### PROBLEM
Please return each of the items below unchanged, reproducing every line in full.

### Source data
>>>>

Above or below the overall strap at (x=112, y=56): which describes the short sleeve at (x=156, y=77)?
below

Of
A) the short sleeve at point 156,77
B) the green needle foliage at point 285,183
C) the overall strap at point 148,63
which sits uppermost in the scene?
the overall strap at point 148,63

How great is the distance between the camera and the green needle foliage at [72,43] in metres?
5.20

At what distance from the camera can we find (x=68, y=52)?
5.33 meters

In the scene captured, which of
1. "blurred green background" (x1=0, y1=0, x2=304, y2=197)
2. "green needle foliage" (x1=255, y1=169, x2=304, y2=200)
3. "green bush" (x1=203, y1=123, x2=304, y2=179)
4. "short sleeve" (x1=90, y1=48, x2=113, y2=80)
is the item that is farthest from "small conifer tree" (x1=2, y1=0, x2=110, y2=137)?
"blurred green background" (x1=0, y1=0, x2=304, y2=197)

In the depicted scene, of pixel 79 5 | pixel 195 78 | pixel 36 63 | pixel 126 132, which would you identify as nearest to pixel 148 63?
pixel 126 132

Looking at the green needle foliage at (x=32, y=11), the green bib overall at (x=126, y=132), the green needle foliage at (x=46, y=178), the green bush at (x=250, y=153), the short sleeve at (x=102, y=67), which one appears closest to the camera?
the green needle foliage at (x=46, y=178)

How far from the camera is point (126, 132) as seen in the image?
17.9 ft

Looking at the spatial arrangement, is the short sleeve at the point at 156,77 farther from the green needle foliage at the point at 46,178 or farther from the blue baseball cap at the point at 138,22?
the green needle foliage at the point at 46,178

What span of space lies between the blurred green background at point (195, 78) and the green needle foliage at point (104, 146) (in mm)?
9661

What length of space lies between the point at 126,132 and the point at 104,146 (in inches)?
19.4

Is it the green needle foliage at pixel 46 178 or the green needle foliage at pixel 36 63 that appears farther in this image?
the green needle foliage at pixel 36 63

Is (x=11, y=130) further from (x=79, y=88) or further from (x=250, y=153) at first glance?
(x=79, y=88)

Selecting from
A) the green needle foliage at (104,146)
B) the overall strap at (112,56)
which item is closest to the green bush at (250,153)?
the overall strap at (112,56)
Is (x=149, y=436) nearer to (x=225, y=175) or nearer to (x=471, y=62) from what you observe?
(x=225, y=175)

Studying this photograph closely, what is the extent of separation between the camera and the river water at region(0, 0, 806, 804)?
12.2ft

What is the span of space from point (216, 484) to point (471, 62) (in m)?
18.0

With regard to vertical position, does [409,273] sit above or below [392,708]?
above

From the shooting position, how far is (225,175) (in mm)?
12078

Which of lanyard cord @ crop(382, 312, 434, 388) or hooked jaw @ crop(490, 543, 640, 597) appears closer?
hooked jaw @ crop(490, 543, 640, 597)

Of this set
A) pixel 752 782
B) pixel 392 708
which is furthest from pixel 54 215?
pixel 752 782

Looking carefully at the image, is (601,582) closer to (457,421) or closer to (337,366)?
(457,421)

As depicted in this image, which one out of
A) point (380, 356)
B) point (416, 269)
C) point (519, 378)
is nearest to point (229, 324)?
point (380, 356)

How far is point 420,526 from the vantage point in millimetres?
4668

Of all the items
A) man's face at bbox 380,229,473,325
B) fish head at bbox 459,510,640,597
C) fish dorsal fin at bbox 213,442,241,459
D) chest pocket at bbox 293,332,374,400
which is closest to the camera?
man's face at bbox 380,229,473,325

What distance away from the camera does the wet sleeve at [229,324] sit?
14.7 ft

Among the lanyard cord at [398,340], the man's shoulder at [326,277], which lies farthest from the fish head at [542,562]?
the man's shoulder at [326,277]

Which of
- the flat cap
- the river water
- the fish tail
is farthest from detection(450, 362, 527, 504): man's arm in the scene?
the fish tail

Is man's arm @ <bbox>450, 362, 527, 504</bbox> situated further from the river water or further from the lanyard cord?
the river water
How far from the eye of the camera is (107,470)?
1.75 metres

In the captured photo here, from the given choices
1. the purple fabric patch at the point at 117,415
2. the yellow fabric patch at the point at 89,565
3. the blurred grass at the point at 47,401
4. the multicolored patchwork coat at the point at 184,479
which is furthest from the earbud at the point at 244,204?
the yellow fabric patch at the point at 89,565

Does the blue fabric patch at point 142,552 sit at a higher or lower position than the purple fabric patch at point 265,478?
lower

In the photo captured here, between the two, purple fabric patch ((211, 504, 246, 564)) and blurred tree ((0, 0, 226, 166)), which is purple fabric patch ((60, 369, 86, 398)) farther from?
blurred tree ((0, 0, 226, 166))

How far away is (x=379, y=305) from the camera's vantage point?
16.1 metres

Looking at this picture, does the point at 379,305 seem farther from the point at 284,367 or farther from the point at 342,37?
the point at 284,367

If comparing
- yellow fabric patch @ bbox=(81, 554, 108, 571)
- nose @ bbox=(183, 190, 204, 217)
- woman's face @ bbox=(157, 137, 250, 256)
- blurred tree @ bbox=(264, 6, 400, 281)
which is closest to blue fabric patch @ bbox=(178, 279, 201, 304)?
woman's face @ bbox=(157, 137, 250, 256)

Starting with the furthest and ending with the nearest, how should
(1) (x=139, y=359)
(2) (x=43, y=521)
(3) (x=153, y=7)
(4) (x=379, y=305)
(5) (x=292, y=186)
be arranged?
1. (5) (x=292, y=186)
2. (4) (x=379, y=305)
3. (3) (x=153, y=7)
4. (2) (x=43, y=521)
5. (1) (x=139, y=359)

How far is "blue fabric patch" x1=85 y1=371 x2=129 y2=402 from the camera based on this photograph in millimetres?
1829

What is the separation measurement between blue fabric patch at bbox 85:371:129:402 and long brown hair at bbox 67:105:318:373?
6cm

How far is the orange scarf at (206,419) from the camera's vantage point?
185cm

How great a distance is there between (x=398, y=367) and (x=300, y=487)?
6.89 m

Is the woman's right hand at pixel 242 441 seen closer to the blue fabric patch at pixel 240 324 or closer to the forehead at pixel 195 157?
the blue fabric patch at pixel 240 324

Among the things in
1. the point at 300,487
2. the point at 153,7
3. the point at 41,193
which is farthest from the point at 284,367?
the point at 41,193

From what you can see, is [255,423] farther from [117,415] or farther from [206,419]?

<<<<

### THE COMPLETED TASK
Above or below the overall strap at (x=112, y=56): which describes the short sleeve at (x=156, y=77)?
below

Of
A) the short sleeve at point 156,77
B) the green needle foliage at point 285,183
C) the overall strap at point 148,63
which sits uppermost in the scene?
the overall strap at point 148,63

How great is the distance between the camera and the green needle foliage at [72,43] in metres?
5.20

At what distance from the camera can we find (x=68, y=52)?
5.33 meters

In the scene captured, which of
1. "blurred green background" (x1=0, y1=0, x2=304, y2=197)
2. "green needle foliage" (x1=255, y1=169, x2=304, y2=200)
3. "green bush" (x1=203, y1=123, x2=304, y2=179)
4. "short sleeve" (x1=90, y1=48, x2=113, y2=80)
is the item that is farthest from "small conifer tree" (x1=2, y1=0, x2=110, y2=137)?
"blurred green background" (x1=0, y1=0, x2=304, y2=197)

In the depicted scene, of pixel 79 5 | pixel 195 78 | pixel 36 63 | pixel 126 132, which would you identify as nearest to pixel 148 63?
pixel 126 132

Looking at the green needle foliage at (x=32, y=11), the green bib overall at (x=126, y=132), the green needle foliage at (x=46, y=178), the green bush at (x=250, y=153), the short sleeve at (x=102, y=67), which one appears closest to the camera?
the green needle foliage at (x=46, y=178)

How far from the camera is point (126, 132) as seen in the image?
17.9 ft

Looking at the spatial arrangement, is the short sleeve at the point at 156,77 farther from the green needle foliage at the point at 46,178 or farther from the blue baseball cap at the point at 138,22?
the green needle foliage at the point at 46,178

What span of space lies between the blurred green background at point (195, 78) and the green needle foliage at point (104, 146) (in mm)?
9661

What length of space lies between the point at 126,132 and the point at 104,146 (in inches)?
19.4

Is it the green needle foliage at pixel 46 178 or the green needle foliage at pixel 36 63 that appears farther in this image?
the green needle foliage at pixel 36 63

Is (x=11, y=130) further from (x=79, y=88) or further from (x=250, y=153) at first glance?
(x=79, y=88)

Selecting from
A) the green needle foliage at (104,146)
B) the overall strap at (112,56)
which item is closest to the green bush at (250,153)?
the overall strap at (112,56)
Is (x=149, y=436) nearer to (x=225, y=175) or nearer to (x=471, y=62) from what you observe?
(x=225, y=175)

Studying this photograph closely, what is the extent of separation between the camera and the river water at region(0, 0, 806, 804)?
12.2ft

What is the span of space from point (216, 484) to point (471, 62) (in m)?
18.0

With regard to vertical position, does [409,273] sit above or below [392,708]?
above

From the shooting position, how far is (225,175) (in mm)?
12078

Which of lanyard cord @ crop(382, 312, 434, 388) or hooked jaw @ crop(490, 543, 640, 597) appears closer?
hooked jaw @ crop(490, 543, 640, 597)

Of this set
A) pixel 752 782
B) pixel 392 708
which is furthest from pixel 54 215?
pixel 752 782

Looking carefully at the image, is (601,582) closer to (457,421) or closer to (337,366)?
(457,421)

As depicted in this image, which one out of
A) point (380, 356)
B) point (416, 269)
C) point (519, 378)
is nearest to point (229, 324)?
point (380, 356)

How far is point 420,526 from the vantage point in millimetres?
4668

Of all the items
A) man's face at bbox 380,229,473,325
B) fish head at bbox 459,510,640,597
C) fish dorsal fin at bbox 213,442,241,459
D) chest pocket at bbox 293,332,374,400
which is closest to the camera?
man's face at bbox 380,229,473,325

What distance away from the camera does the wet sleeve at [229,324] sit?
14.7 ft

Among the lanyard cord at [398,340], the man's shoulder at [326,277], which lies farthest from the fish head at [542,562]?
the man's shoulder at [326,277]

Which of
- the flat cap
- the river water
- the fish tail
is farthest from detection(450, 362, 527, 504): man's arm in the scene?
the fish tail

Is man's arm @ <bbox>450, 362, 527, 504</bbox> situated further from the river water or further from the lanyard cord?
the river water
How far from the eye of the camera is (107,470)?
1.75 metres

In the captured photo here, from the given choices
1. the purple fabric patch at the point at 117,415
2. the yellow fabric patch at the point at 89,565
3. the blurred grass at the point at 47,401
4. the multicolored patchwork coat at the point at 184,479
which is furthest from the earbud at the point at 244,204?
the yellow fabric patch at the point at 89,565

Does the blue fabric patch at point 142,552 sit at a higher or lower position than the purple fabric patch at point 265,478?
lower

In the photo captured here, between the two, purple fabric patch ((211, 504, 246, 564)) and blurred tree ((0, 0, 226, 166)), which is purple fabric patch ((60, 369, 86, 398)) farther from?
blurred tree ((0, 0, 226, 166))

How far away is (x=379, y=305) from the camera's vantage point?
16.1 metres

Looking at this picture, does the point at 379,305 seem farther from the point at 284,367 or farther from the point at 342,37?
the point at 284,367

If comparing
- yellow fabric patch @ bbox=(81, 554, 108, 571)
- nose @ bbox=(183, 190, 204, 217)
- woman's face @ bbox=(157, 137, 250, 256)
- blurred tree @ bbox=(264, 6, 400, 281)
which is closest to blue fabric patch @ bbox=(178, 279, 201, 304)?
woman's face @ bbox=(157, 137, 250, 256)

Starting with the furthest and ending with the nearest, how should
(1) (x=139, y=359)
(2) (x=43, y=521)
(3) (x=153, y=7)
(4) (x=379, y=305)
(5) (x=292, y=186)
be arranged?
1. (5) (x=292, y=186)
2. (4) (x=379, y=305)
3. (3) (x=153, y=7)
4. (2) (x=43, y=521)
5. (1) (x=139, y=359)

How far is "blue fabric patch" x1=85 y1=371 x2=129 y2=402 from the camera based on this photograph in millimetres?
1829

What is the separation measurement between blue fabric patch at bbox 85:371:129:402 and long brown hair at bbox 67:105:318:373?
6cm

How far is the orange scarf at (206,419) from the camera's vantage point?
185cm

How great a distance is there between (x=398, y=367) and (x=300, y=487)?
6.89 m

Is the woman's right hand at pixel 242 441 seen closer to the blue fabric patch at pixel 240 324 or closer to the forehead at pixel 195 157?
the blue fabric patch at pixel 240 324

Among the things in
1. the point at 300,487
2. the point at 153,7
3. the point at 41,193
which is farthest from the point at 284,367?
the point at 41,193

From what you can see, is [255,423] farther from [117,415] or farther from [206,419]?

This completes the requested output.